→ **EXERCISE**:
Line by line, print the records exactly as they are, dropping the pictures.

→ **DATA UNDER STUDY**:
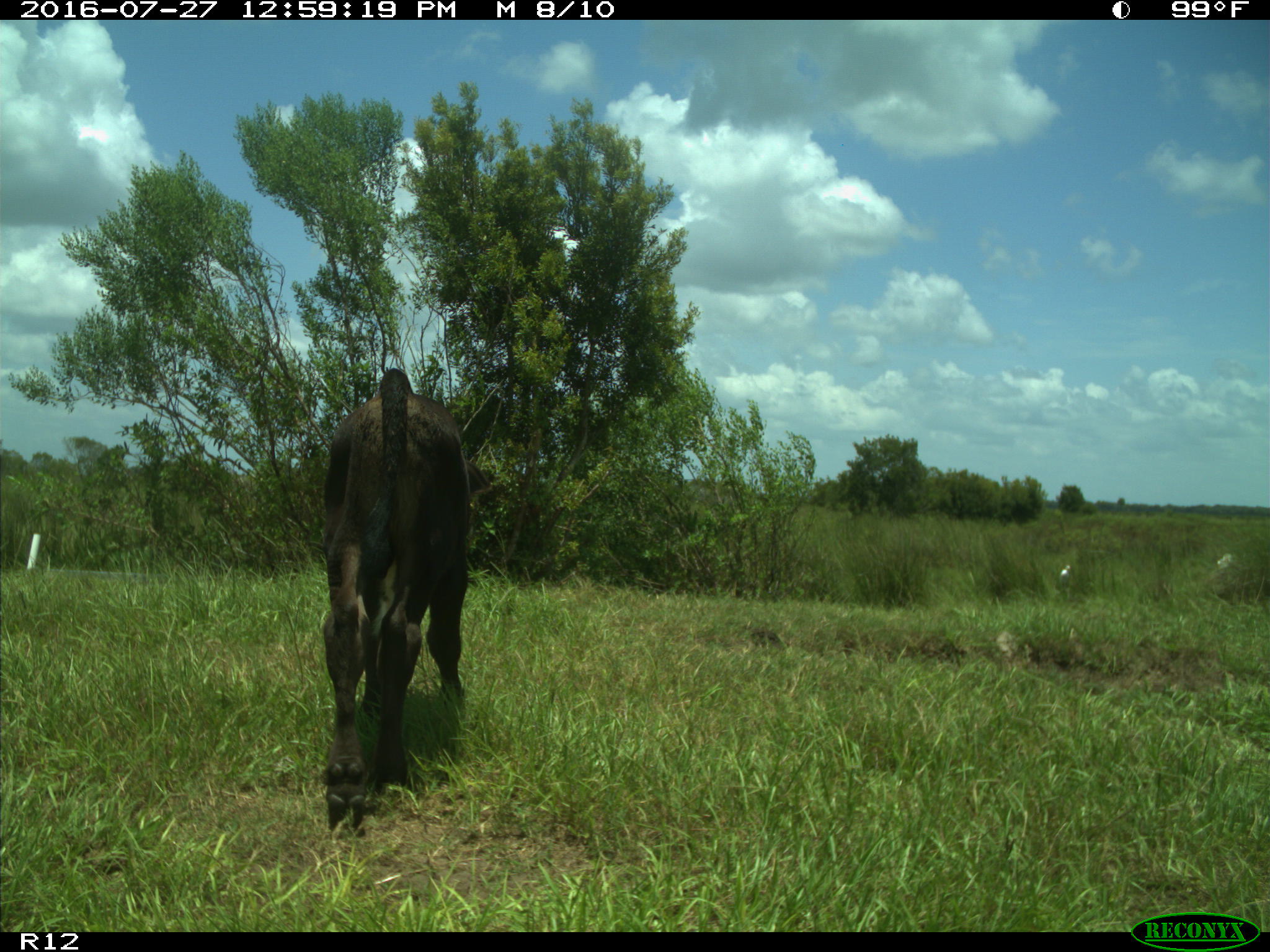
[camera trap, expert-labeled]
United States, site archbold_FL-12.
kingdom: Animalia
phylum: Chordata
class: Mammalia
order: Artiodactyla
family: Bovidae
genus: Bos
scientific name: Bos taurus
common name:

→ **RESPONSE AREA**:
[camera trap, expert-labeled]
United States, site archbold_FL-12.
kingdom: Animalia
phylum: Chordata
class: Mammalia
order: Artiodactyla
family: Bovidae
genus: Bos
scientific name: Bos taurus
common name:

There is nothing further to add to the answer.